A Chinese scheme to fund, build and operate two new rail lines in Thailand has run into difficulties.

The Thai government wants lower interest rates on the 20-year loan and is refusing to let Chinese firms manage the new lines.

In December Thailand’s National Legislative Assembly approved a draft memorandum of understanding (MoU) with China to jointly build the $10.64bn rail project, part of a long-term scheme to develop the country’s transport infrastructure.

The deal is one of historic significance to Thailand, as its infrastructure needs modernising.

"We have not seen any major development in Thailand’s railway operation for 120 years," said one official when the MoU was signed in December. "This is the first such development."

But after a government meeting about the project yesterday, deputy transport minister Arkhom Termpittayapaisith told reporters that the terms of the agreement will have to be renegotiated.

He said the Chinese Export-Import Bank had offered a loan with an interest rate of between 2% and 4%, and a four-year interest-free period, with conditions. 

Those conditions included a requirement to use Chinese technology and to give design and civil engineering work to China. China also wanted to manage the routes.

But Thailand wants to manage the lines itself, and it wants lower interest rates, more in line with what China’s rival for influence in the region, Japan, has offered Thailand in the past.
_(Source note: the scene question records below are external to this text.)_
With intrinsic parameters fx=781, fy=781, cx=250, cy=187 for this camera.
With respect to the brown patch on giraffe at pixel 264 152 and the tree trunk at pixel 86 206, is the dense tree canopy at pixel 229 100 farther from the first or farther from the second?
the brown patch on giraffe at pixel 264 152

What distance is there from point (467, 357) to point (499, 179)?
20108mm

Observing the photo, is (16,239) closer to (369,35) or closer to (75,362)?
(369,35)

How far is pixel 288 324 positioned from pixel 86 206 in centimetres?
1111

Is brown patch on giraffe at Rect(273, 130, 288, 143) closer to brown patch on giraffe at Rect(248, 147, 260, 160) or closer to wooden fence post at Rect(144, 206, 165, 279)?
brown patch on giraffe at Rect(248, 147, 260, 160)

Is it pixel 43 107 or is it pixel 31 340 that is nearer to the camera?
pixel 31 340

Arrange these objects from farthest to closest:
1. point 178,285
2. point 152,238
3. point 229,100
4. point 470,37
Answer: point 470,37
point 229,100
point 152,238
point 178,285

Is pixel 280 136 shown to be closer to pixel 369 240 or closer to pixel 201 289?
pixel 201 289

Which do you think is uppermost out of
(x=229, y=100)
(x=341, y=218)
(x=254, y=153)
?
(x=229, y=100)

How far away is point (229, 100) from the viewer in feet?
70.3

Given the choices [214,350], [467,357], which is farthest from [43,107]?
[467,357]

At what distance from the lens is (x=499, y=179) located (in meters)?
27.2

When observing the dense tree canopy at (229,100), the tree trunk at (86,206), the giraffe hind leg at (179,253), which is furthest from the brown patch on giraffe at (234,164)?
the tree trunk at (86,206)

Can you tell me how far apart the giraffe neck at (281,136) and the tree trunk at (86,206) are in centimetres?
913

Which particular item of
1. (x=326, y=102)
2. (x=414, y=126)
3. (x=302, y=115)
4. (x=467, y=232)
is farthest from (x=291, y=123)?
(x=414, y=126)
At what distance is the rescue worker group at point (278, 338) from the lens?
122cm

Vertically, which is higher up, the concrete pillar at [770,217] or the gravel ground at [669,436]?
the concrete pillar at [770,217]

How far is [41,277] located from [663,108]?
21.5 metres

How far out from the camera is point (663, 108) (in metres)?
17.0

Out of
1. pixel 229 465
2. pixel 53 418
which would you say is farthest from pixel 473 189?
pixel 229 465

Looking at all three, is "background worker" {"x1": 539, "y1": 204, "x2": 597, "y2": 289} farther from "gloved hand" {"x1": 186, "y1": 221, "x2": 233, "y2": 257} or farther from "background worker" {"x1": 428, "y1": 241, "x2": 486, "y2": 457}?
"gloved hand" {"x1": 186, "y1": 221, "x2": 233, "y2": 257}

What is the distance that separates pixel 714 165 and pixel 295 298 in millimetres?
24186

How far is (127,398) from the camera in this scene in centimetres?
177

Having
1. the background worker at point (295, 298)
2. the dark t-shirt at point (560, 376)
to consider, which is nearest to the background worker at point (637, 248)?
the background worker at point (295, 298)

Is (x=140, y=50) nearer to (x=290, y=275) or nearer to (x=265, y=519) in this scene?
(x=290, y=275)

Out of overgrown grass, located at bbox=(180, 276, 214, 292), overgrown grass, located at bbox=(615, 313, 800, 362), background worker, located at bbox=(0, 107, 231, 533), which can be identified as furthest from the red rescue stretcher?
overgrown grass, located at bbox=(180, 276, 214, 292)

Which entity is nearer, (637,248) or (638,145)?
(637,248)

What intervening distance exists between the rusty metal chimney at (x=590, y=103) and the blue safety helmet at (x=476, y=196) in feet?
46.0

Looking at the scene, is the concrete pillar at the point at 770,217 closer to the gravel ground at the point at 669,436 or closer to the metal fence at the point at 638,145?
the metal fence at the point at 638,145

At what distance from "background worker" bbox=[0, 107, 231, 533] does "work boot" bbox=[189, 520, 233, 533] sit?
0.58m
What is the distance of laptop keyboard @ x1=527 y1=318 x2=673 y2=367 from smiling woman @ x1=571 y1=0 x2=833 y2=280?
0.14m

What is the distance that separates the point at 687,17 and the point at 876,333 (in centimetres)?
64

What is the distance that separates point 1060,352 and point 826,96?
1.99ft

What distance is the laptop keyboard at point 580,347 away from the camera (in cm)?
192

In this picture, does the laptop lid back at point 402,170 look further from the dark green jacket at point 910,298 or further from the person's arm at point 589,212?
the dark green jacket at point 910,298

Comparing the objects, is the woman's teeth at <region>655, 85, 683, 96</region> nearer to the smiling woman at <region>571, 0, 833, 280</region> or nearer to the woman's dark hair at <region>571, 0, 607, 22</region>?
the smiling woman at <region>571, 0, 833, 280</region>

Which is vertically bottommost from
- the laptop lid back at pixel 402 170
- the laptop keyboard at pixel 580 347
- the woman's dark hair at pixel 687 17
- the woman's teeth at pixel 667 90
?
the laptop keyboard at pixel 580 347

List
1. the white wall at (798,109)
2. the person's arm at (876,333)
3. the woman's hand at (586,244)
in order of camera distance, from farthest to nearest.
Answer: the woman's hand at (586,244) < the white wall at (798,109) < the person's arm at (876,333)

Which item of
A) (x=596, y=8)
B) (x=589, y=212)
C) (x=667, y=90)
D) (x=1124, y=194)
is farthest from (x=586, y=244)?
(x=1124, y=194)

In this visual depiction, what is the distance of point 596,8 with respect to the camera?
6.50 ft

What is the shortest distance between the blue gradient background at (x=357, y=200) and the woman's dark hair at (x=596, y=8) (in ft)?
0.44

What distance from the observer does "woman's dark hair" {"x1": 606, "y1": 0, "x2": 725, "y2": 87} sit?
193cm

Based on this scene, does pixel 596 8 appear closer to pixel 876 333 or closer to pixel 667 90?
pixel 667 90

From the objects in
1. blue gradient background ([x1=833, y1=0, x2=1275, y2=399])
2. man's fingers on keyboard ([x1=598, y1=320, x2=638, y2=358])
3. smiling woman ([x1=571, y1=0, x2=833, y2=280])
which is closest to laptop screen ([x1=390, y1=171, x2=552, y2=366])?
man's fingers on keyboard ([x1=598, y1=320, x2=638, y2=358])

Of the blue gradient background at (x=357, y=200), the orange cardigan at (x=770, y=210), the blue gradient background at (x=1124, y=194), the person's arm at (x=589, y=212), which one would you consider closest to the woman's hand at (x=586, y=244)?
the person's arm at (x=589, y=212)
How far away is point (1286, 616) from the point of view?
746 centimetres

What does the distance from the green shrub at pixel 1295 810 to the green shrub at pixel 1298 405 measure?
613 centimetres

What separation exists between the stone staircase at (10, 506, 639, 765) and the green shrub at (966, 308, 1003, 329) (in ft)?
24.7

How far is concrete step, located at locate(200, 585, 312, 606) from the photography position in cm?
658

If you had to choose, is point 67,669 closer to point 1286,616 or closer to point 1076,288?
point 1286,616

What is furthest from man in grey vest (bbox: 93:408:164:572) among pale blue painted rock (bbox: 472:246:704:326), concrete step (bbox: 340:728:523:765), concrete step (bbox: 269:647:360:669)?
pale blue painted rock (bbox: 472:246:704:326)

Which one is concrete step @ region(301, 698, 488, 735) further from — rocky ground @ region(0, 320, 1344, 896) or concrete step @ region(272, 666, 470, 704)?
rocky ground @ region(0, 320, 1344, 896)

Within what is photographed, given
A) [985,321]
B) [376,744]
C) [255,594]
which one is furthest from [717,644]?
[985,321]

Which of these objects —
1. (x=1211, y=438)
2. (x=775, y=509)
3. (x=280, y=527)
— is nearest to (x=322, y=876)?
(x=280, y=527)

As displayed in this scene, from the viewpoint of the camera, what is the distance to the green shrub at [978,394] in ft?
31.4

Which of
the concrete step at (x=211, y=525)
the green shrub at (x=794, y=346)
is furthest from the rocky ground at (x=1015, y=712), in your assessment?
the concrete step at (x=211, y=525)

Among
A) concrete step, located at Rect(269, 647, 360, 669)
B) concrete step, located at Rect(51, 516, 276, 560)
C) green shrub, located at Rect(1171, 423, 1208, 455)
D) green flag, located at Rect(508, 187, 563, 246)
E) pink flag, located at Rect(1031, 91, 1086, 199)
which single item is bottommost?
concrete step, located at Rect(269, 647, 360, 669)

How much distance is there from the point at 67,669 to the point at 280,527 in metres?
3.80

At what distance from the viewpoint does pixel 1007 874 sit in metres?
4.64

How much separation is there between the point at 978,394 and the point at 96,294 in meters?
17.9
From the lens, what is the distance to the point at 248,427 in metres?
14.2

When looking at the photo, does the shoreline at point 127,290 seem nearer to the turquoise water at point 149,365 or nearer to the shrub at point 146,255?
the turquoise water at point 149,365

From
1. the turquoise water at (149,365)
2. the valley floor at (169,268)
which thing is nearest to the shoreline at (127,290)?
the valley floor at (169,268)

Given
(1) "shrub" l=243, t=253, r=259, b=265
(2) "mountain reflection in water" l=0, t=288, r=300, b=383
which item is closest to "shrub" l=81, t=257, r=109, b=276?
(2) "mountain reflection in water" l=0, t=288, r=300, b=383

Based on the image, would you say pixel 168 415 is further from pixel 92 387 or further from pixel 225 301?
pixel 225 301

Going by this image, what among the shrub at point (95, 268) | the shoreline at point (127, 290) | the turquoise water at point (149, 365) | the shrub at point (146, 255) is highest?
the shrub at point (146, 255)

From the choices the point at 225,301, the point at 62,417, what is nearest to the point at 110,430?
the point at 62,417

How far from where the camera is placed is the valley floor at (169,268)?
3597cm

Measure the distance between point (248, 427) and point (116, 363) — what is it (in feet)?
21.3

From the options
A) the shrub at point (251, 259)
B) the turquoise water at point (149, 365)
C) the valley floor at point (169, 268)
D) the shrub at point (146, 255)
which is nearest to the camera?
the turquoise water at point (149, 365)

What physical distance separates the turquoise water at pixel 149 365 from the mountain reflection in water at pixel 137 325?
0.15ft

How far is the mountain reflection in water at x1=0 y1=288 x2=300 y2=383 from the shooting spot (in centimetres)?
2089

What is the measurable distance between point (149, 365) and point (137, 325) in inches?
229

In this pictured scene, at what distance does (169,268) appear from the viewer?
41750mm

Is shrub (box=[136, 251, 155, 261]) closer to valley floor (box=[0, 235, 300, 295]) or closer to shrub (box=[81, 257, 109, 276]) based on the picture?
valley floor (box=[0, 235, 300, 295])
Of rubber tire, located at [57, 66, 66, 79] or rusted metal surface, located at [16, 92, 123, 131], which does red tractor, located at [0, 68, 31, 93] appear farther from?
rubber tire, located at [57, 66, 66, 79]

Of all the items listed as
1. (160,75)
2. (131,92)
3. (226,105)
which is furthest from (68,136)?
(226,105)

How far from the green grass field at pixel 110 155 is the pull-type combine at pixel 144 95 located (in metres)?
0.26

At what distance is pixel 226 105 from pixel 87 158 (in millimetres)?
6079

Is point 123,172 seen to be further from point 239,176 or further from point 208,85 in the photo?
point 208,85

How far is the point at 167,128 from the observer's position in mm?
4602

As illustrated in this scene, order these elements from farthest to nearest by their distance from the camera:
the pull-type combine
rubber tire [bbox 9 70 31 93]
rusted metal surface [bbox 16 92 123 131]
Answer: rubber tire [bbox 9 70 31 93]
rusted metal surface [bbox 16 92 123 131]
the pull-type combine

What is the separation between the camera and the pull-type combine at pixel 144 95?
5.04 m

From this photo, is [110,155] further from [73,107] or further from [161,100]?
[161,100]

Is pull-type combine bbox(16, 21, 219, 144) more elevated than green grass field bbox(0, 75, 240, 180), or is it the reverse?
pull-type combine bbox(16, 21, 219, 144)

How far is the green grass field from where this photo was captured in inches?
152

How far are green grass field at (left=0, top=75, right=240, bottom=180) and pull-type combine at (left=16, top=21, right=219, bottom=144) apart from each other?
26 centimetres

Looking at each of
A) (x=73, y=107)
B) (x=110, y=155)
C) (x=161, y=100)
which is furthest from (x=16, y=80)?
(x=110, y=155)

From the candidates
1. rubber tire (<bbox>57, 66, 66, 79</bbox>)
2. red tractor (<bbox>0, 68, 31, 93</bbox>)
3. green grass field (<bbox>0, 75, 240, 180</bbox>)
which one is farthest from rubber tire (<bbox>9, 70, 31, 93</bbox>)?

"The meeting agreed that the interest rate was too high compared with the loan from the Japan International Cooperation Agency for the construction of the Airport Rail Link, which was charged only at 1.5%," the minister said, according to The Bangkok Post.

He said the government has asked China to lower the interest rate on offer.

The project would see a 737km rail line from the northeastern province of Nong Khai to Map Ta Phut industrial estate in Rayong province. The second is a 133km spur to Bangkok.

According to the December MoU, both sides would try their best to start the construction within 2016.

Photograph: A rural railway stop in Thailand, 2009. (Tanakorn Jantanong/Wikimedia Commons)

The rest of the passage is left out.